One thing though, my husband has never asked me or forced me to participate in anything I'm against (there's not much I won't do anyway). That would be the last straw for me. Everyone has their limits and that would be mine.

My husband also uses a lot of sexual type language in just about any situation with me and I've never been able to figure that out. We'll be watching TV and he'll randomly say "I'd do her." To which I'm thinking - yeah right - you can't even do me and keep it up - how could you do her? But of course I never say this out loud, but sometimes it does put a secret grin on my face.

Nobody can make you stay if that's not what you want to do. It doesn't matter what you've said in the past and what you have or have not promised. If you don't want to live like this, then leave. If not, then keep dealing with it the way you have.

Boy, sometimes coming out here is depressing - I never realized how many marriages were totally screwed up until I got on TAM. While it puts my issues into perspective at times (a lot of people have it worse than me), it can be depressing. 

Where's the marriage site where EVERYONE has a great relationship? I haven't found that one yet...


----------



## remmons

I can only speak for myself, and not for anyone else (unless they share the same view as me).

Porn is NOT healthy. Period. I was addicted to it. It hurt my relationship with my wife. She is seeking a divorce because of what it did to me and tro us, the lost, meaningful connection to my wife. I did not let it go as far as your other half did, nor did I allow myself to degrade my wife by talking dirty to her. But what I did do (internet porn) was enough for her to lose trust in me. She has already had one divorce because her ex was addicted to porn, but he was much deeper into it. I did not know this until it was too late.

Porn is healthy to the "right" couple. It was not meant for me or my wife.


----------



## EffedUpGuy

Please help me... someone.

I've never talked about this to anyone... and didn't even realize how much of a problem I have till now. 

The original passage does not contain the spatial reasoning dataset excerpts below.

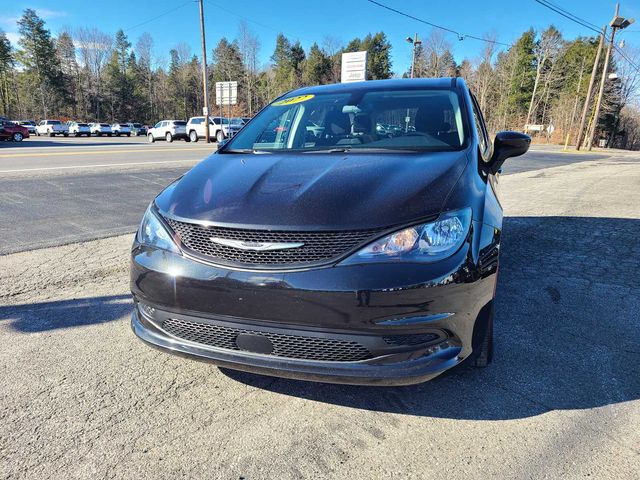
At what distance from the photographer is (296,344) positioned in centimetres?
193

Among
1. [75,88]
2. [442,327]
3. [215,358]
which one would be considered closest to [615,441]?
[442,327]

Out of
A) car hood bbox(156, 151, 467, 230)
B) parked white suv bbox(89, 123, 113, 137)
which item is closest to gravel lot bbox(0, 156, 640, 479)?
car hood bbox(156, 151, 467, 230)

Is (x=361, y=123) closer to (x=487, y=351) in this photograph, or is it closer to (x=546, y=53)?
(x=487, y=351)

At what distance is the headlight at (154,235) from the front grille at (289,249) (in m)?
0.22

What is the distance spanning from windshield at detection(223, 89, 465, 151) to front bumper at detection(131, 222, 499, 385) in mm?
1157

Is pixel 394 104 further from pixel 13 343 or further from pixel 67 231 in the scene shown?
pixel 67 231

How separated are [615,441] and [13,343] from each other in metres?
3.41

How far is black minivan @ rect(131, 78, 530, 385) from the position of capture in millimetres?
1841

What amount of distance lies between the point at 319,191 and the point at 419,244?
56 centimetres

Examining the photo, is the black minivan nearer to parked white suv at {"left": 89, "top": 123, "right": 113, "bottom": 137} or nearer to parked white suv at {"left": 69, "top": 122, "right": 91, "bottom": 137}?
parked white suv at {"left": 69, "top": 122, "right": 91, "bottom": 137}

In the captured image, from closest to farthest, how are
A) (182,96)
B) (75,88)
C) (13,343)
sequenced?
(13,343) → (75,88) → (182,96)

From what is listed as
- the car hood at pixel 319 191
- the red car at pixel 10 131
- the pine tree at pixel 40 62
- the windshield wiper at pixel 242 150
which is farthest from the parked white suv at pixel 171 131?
the pine tree at pixel 40 62

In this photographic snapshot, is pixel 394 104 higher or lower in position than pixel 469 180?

I don't know what to do, i'm scaring the **** out of myself! I have a serious serious problem.

I use to be addicted to internet porn. But now i hardly ever look at it. Sound good right? Well the reason I don't really care for porn anymore is i've been addicted to "casual encounters" and i'm not talking about just CL but everywhere... with men, woman, and transexuals. 

I've been married now for 5 years, and been with her for 14 years! Now I want to say something with the most honest truth... I love her. I love her very very much. We just had a baby together and I love him so much. I love both of them more than anything. I would do anything for them. But for some reason i keep finding myself in these situations. On CL or on some other personals site. It's affected my job, my relationship with my wife and friends (Because i spend all day at work online setting things up with someone) or i tell her i have to work late and go out to meet these people. 

I don't know why i do this. i'm actually shaking while typing this.

After evey "encounter" i feel terrible... like i just killed someone. This happens everytime. Then as i'm going home i'm crying in the car.. saying prayers to god asking for forgiveness.. and promising myself i'll NEVER do something like that again. It takes about 2 days where i find myself in the same situation.... and it's almost like someone is taking over my body and putting thoughts in my mind.... You know what the weird thing is too.... I'm NOT gay. Not at all.... when i see guys out in public kissing or holding hands.... i get kinda grossed out.... then why do I enjoy having casual sex with men? or trans? I don't know. I feel completely discusted Immediately afterwards.... but don't know why... why don't i feel that way before hand. 

To top everything else off... when i'm not hooking up with dudes, i'm hooking up with female pros! WTF is wrong with me?!?!?! I feel absolutely terrible.. on sooo many levels... like for one cheating on my wife.. two... spending our money that we need for the baby and living... and three... breaking the law! what would happen if i got caught?!?!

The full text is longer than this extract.